Las nubes bajas matutinas envuelven las inmediaciones del poblado y las colinas vecinas de Ngorongoro

Los masái, no obstante, eran conscientes de su inferioridad militar ante el hombre blanco, por lo que mantuvieron buenas relaciones con él desde finales del siglo XIX, cediéndole terreno para sus plantaciones de café a cambio de que les dejara tranquilos y les diera otras para pastos. Aunque sus clanes quedaron artificialmente separados entre dos países (Kenia y Tanzania) y no faltaron los roces, el verdadero problema de las autoridades coloniales fueron los kikuyu, de origen bantú, con los que chocaron de frente cuando se negaron a ser expoliados.

De hecho, los blancos aprovecharon la ancestral rivalidad entre kikuyu y masái. Evelyn Waugh, conocido autor de Retorno a Brideshead que hizo un viaje por el centro del continente, lo narra en su libro Un turista en África de forma muy gráfica:

"Durante la rebelión Mau-Mau, [los masáis] proclamaron gozosamente que habían sido los ingleses quienes habían traído aquí a los aparentemente dóciles kikuyu y se dispusieron a contribuir a la pacificación. Durante una generación habían sido castigados por atacar a los kikuyu; ahora les pagaban por hacerlo. Se cuenta que una de sus patrullas recibió orden de apoderarse de todas las "armas" de los kikuyu que pudiese encontrar;  a la mañana siguiente, apareció ante la tienda del comandante un montón de brazos cortados."

Hoy son cerca de un millón de masáis los que tratan de mantener su forma de vida seminómada y centrada en el pastoreo. Como cuenta su religión tradicional, Ngai es una manifestación de la tierra, por lo que arar sería hacerle daño. Únicamente admiten pequeños cultivos que introdujeron las mujeres de otras etnias con las que se casaban, pues en eso eran bastante abiertos; tanto que otra de sus costumbres es -o era- ofrecer la esposa al huésped.
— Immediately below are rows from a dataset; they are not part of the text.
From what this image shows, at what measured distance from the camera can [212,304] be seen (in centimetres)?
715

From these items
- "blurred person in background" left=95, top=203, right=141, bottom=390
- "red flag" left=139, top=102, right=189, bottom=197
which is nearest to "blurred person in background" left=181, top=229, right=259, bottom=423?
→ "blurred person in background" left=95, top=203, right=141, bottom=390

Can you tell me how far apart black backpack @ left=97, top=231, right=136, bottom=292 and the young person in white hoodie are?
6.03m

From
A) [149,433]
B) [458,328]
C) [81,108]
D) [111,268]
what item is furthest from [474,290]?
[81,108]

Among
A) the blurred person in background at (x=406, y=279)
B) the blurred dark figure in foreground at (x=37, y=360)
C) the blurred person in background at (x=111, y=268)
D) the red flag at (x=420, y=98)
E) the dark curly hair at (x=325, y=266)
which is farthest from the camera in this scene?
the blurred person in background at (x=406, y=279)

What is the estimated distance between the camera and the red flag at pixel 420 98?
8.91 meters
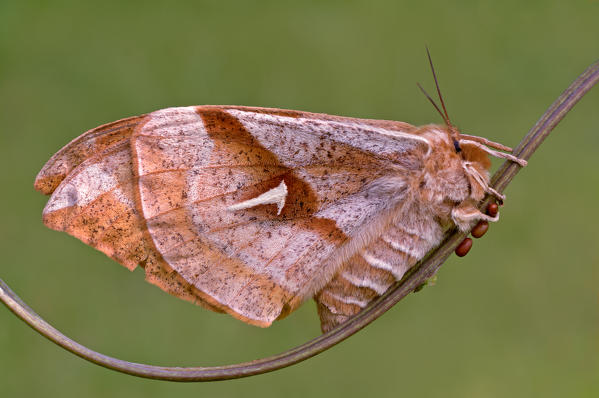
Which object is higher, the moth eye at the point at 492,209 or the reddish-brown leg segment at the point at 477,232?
the moth eye at the point at 492,209

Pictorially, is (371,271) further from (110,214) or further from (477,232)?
(110,214)

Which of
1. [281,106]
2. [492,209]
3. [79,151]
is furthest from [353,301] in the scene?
[281,106]

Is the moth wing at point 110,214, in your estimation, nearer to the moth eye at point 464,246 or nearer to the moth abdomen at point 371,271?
the moth abdomen at point 371,271

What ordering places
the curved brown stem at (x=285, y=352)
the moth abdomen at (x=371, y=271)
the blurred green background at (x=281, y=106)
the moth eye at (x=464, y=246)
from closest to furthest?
the curved brown stem at (x=285, y=352), the moth eye at (x=464, y=246), the moth abdomen at (x=371, y=271), the blurred green background at (x=281, y=106)

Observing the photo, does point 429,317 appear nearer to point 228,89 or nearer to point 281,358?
point 228,89

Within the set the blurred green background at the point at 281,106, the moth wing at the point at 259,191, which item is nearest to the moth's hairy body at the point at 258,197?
the moth wing at the point at 259,191

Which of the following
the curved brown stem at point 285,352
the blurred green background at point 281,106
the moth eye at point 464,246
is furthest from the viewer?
the blurred green background at point 281,106

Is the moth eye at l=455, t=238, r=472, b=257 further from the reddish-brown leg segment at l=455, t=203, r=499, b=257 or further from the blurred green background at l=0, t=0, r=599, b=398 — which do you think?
the blurred green background at l=0, t=0, r=599, b=398
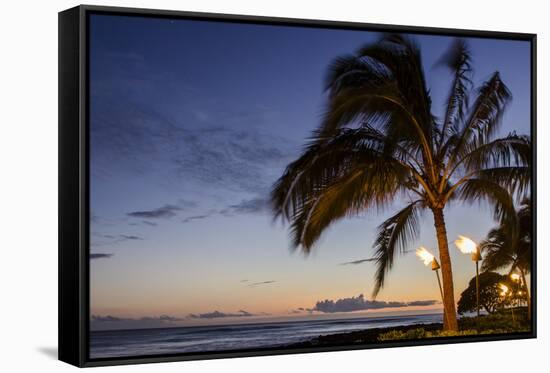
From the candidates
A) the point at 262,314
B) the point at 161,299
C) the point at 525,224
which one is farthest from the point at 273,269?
the point at 525,224

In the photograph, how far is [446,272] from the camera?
11500 mm

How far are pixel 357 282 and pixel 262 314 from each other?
3.20 feet

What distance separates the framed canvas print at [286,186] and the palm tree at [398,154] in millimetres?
16

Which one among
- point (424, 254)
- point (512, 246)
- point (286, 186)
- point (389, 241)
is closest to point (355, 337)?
point (389, 241)

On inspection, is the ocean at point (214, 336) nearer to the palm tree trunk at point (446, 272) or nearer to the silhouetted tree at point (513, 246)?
the palm tree trunk at point (446, 272)

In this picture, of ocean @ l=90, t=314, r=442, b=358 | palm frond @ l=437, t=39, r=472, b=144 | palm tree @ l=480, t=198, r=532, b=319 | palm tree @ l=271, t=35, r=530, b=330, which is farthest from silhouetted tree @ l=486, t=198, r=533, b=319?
ocean @ l=90, t=314, r=442, b=358

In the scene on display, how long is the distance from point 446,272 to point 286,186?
188cm

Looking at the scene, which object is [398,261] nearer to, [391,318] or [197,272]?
[391,318]

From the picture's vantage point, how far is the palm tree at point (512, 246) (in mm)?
11656

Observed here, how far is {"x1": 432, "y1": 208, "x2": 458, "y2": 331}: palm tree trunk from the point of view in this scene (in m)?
11.4

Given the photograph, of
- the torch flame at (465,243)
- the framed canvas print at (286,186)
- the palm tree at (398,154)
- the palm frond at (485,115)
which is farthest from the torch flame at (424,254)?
the palm frond at (485,115)

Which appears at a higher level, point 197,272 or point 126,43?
point 126,43

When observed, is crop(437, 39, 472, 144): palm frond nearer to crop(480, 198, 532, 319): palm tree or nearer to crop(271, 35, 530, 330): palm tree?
crop(271, 35, 530, 330): palm tree

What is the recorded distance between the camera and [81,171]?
9.75 m
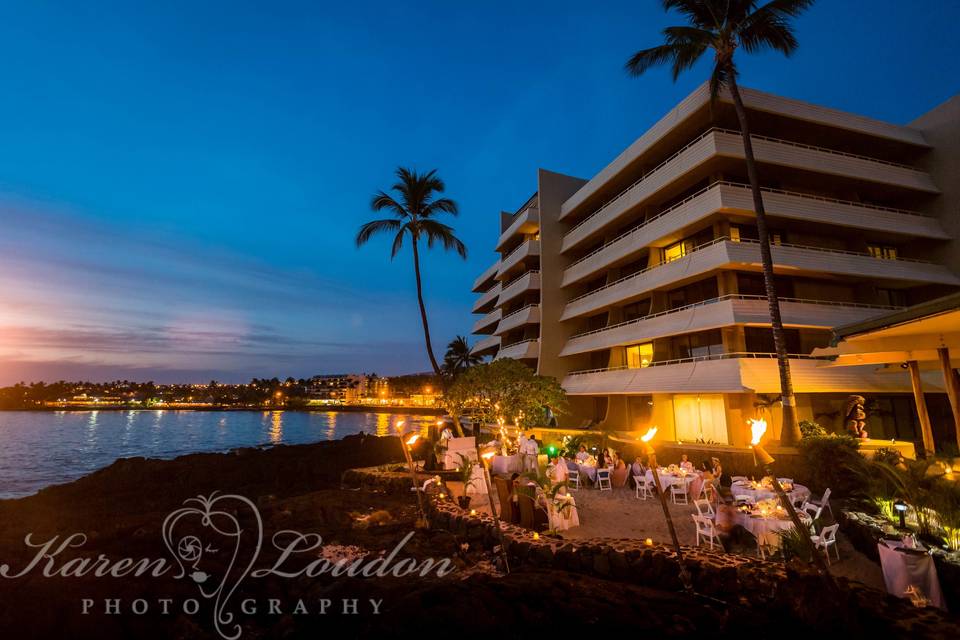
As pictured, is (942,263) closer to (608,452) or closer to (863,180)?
(863,180)

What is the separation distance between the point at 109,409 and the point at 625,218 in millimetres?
186380

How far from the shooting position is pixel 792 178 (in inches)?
948

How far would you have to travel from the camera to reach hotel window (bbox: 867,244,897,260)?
25245 mm

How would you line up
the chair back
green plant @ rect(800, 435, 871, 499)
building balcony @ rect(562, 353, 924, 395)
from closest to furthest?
the chair back → green plant @ rect(800, 435, 871, 499) → building balcony @ rect(562, 353, 924, 395)

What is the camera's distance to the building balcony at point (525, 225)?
125ft

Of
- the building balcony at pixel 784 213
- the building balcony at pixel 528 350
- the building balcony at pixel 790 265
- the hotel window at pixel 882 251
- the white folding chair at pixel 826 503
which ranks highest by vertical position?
the building balcony at pixel 784 213

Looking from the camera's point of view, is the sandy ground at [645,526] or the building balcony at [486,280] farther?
the building balcony at [486,280]

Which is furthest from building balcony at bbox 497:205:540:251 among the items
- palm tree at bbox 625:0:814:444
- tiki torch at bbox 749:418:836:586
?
tiki torch at bbox 749:418:836:586

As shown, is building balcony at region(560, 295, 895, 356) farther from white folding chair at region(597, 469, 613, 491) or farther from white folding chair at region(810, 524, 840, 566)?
white folding chair at region(810, 524, 840, 566)

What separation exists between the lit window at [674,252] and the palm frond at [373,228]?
1629 cm

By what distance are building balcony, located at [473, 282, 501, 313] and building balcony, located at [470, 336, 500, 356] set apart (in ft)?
14.6

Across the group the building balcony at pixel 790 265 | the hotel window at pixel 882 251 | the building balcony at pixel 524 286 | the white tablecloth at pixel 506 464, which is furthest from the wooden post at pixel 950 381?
the building balcony at pixel 524 286

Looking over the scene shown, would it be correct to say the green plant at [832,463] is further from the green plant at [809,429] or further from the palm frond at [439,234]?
the palm frond at [439,234]

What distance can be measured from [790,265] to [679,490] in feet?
46.9
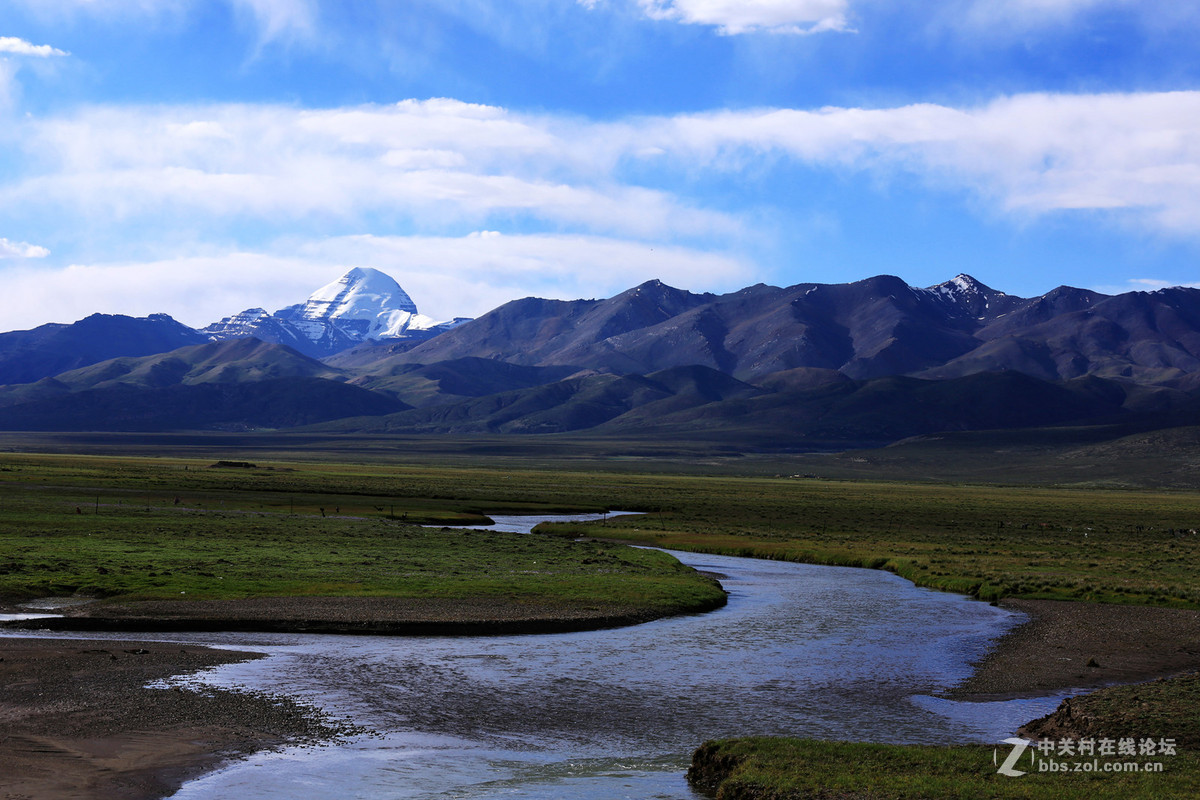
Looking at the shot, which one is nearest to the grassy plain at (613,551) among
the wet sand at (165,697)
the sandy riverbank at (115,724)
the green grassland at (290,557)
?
the green grassland at (290,557)

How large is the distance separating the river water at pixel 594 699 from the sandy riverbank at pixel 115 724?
43.5 inches

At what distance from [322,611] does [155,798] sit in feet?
67.2

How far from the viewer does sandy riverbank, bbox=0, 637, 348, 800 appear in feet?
65.4

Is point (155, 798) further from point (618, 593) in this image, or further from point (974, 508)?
point (974, 508)

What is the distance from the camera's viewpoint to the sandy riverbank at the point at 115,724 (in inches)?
784

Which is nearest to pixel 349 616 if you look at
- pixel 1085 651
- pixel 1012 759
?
pixel 1012 759

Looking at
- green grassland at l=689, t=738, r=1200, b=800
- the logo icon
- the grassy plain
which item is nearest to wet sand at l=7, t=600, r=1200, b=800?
the logo icon

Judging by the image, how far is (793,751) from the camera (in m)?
21.4

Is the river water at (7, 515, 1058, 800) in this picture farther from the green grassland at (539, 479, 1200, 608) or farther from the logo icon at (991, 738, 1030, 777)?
the green grassland at (539, 479, 1200, 608)

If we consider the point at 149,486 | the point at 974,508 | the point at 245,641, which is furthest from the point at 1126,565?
the point at 149,486

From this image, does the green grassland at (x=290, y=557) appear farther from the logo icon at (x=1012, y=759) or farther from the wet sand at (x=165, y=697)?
the logo icon at (x=1012, y=759)

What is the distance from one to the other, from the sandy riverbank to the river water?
1106mm


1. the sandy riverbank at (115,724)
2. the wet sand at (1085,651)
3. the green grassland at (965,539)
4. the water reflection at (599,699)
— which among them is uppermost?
the sandy riverbank at (115,724)

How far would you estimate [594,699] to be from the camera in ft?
92.2
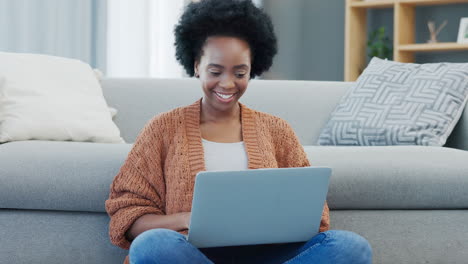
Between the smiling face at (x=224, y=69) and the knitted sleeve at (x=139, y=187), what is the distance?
6.1 inches

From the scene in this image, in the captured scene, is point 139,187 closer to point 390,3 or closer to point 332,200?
point 332,200

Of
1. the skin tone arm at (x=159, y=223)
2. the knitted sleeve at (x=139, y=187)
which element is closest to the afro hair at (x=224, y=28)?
the knitted sleeve at (x=139, y=187)

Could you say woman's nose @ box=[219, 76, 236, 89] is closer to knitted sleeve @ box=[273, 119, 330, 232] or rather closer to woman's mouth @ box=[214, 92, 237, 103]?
woman's mouth @ box=[214, 92, 237, 103]

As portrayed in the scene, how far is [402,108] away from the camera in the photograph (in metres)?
2.40

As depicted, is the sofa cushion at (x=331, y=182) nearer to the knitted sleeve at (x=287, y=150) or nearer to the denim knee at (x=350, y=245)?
the knitted sleeve at (x=287, y=150)

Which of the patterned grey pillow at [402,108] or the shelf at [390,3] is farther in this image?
the shelf at [390,3]

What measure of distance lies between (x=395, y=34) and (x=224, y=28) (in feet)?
9.94

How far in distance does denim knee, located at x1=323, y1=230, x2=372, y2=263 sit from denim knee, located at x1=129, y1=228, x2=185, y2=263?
30cm

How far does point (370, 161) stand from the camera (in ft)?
6.27

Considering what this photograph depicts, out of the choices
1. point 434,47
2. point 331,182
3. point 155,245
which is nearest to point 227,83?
point 155,245

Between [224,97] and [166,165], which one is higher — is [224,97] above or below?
above

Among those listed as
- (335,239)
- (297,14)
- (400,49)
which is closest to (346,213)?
(335,239)

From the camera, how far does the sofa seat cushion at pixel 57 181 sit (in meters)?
1.80

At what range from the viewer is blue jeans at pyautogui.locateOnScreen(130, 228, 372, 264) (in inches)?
49.8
Mujeres masái con sus mejores galas

Orgullosos como pocos pero pobres (el dinero que les llega del gobierno procedente del turismo en sus tierras es ridículo), fieros pero elegantes a un tiempo ("Un masái es un Apolo con cara de diablo" dijo un explorador), valientes pero sin poder demostrarlo ante la prohibición de la caza de leones, carentes de historia (ni escrita ni oral porque cuando un masái muere no se le entierra -salvo que sea importante o un hechicero-, sino que se deja en la sabana para los carroñeros y nunca más se vuelve a mencionar su nombre; por cierto, si está muy enfermo se hace lo mismo), aunque aficionados a las adivinanzas y los aforismos, constituyen la última trinchera del modo de vida ancestral contra la civilización. Para bien o para mal.